Like functional programming, which has been around in rudimentary form since the dawn of computing, virtualization only found wider commercial application more recently when people figured out how to make it work efficiently on x86 processors. So far virtualization means headless servers running on the cloud. XenClient is changing that. XenClient is a client-side virtual machine manager based on the Xen hypervisor. It targets laptop platforms, which means new challenges compared to servers: power management, 3D graphics, ubiquitous plug-in devices and worrying about adversaries tampering with the hardware. While still providing all the advantages of the cloud, like presenting a synchronized state to the user independent of the device they are using, or ease of provisioning and administration.

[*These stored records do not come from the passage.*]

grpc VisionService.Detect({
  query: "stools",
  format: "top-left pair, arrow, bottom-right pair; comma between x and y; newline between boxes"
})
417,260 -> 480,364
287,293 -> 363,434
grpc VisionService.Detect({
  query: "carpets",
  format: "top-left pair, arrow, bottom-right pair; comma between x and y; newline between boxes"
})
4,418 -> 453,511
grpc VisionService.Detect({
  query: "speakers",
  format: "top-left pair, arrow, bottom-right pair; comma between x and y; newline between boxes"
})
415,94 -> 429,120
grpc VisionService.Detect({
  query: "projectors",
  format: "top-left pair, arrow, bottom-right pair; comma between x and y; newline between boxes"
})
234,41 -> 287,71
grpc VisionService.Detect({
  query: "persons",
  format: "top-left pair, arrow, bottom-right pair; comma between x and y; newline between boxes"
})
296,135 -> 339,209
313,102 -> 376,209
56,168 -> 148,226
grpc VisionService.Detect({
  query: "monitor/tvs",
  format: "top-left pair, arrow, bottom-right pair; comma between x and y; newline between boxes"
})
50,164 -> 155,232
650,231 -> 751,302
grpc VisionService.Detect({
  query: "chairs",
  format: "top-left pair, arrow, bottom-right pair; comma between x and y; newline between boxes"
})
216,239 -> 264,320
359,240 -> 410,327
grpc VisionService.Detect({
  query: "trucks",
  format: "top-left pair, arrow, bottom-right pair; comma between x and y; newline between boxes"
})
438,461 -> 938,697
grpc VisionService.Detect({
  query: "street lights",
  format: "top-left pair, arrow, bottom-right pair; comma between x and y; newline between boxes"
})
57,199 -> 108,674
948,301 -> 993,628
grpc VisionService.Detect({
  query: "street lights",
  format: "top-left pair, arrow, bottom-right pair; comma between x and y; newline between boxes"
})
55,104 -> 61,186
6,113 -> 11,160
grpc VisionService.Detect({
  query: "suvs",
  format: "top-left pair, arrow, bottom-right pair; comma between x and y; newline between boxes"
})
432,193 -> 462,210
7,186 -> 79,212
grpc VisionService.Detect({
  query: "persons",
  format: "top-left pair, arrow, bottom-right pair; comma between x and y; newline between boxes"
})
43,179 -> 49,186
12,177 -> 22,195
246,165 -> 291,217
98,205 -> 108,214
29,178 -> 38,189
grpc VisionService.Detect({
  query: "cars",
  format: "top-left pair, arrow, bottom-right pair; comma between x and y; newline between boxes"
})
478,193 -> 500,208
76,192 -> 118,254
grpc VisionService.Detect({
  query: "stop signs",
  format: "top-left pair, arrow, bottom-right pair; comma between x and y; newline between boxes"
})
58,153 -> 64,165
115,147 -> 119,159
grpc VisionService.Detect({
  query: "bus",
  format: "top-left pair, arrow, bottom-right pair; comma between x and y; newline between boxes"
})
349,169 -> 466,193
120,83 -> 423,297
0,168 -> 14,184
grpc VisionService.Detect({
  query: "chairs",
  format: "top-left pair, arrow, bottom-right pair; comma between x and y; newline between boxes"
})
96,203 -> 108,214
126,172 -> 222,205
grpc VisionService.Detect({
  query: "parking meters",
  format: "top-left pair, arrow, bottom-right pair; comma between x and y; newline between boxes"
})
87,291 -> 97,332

Early XenClient borrowed heavily from XenServer, a server virtualisation platform that preceded XenClient by several years. As a major user of OCaml, XenServer had its share of talks here, too. Over time our code bases diverged. A more modular architecture allowed us to try different languages. Today we are the proud owners of more than ten thousand lines of Haskell employed in around ten daemons (and counting!) making up all the intelligence of XenClient, running reliably in embedded virtual machines without direct user intervention. This is the story of the second generation of functional programming at Citrix.
Matthias Görgens is a mathematician by training. Thanks to attending ICFP 2009 he started his software development career writing OCaml for XenServer three years ago, and has been working on XenClient since last year.